### TEXTAUSZUG ###
In Ermangelung eines GEZ-Empfängers habe ich den Dreiteiler nicht gesehen, mir scheint aber, dass die Hauptfigur visuell betrachtet falsch besetzt wurde. Zschäpe war eine feme fatal mit verschwörerischem Schlafzimmerblick und ordentlich Holz vor der Hütte. Die Darstellerin dagegen sieht eher aus, wie die verwahrloste Schwester von Ronja Räubertochter. Sie wirkt auf mich nicht so, als hätte sie jahrelang gleich zwei Männer um den Finger gewickelt. Man darf nie vergessen: Zschäpe hatte de facto zwei Ehemänner gleichzeitig und es hat die beiden offenbar nicht gestört. Das ist ziemlich krass und meines Erachtens der Hauptantrieb für die Dynamik der drei untereinander. Egal welcher Film (oder gar eine Serie?) über den NSU gedreht wird, ihr Sexappeal muss im Mittelpunkt stehen.

Christoph Schrief / 07.04.2016

Ich lese den Artikel jetzt zum zweiten Mal und weiß immer noch nicht, worauf der Autor hinaus will. Das die ARD schon seit Jahren schlechte Fernsehspiele im Programm zeigt wissen wir doch. Warum sind diese Trilogie und ihre Zuschauerquoten besonders erwähnenswert? Ich habe nur den ersten Teil („Die Täter“) gesehen und fand die Leistung von Anna-Maria Mühe (sie spielt Beate Zschäpe) herausragend und den Film weit über dem normalen Fernsehspielniveau. Die anderen beiden Folgen haben mich allerdings auch nicht interessiert.
### BEREITGESTELLTES MATERIAL ###
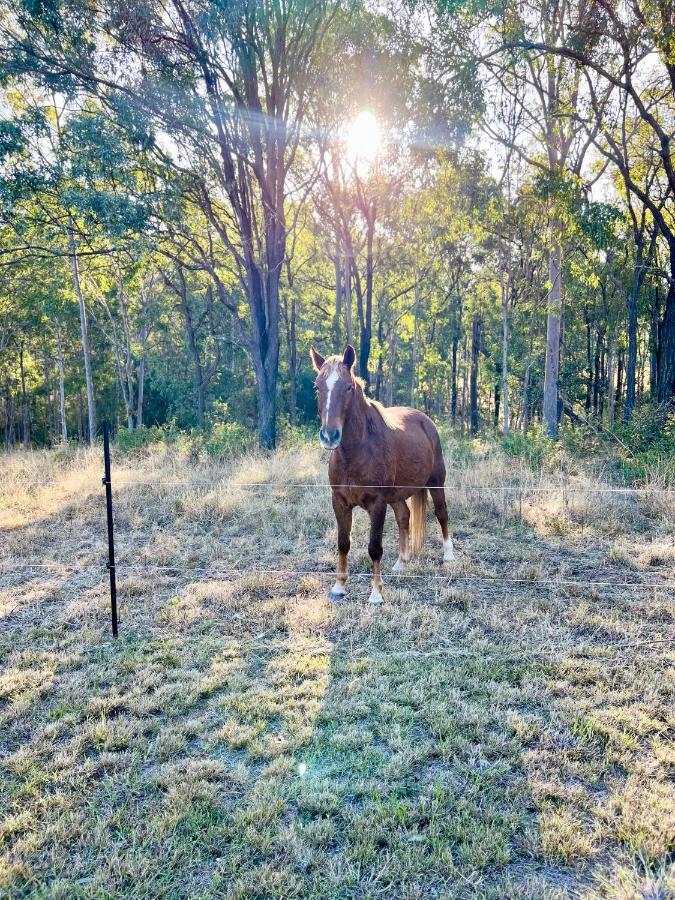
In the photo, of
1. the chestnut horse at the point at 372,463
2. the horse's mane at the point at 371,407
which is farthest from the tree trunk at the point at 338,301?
the horse's mane at the point at 371,407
###
AUFGABENSTELLUNG - Fassen Sie den Absatz des Textauszugs, der mit „Ich lese den Artikel jetzt zum zweiten Mal“ beginnt, als kurze Stichpunktliste zusammen. Die wesentlichen Aussagen sollen erhalten bleiben.

ERGEBNIS -
- Artikel zweimal gelesen, Absicht des Autors weiterhin unklar
- Schlechte Fernsehspiele der ARD seit Jahren bekannt
- Offene Frage: Warum sind gerade diese Trilogie und ihre Zuschauerquoten erwähnenswert?
- Nur der erste Teil („Die Täter“) gesehen
- Anna-Maria Mühe als Beate Zschäpe herausragend, Film weit über dem üblichen Fernsehspielniveau
- Kein Interesse an den beiden anderen Folgen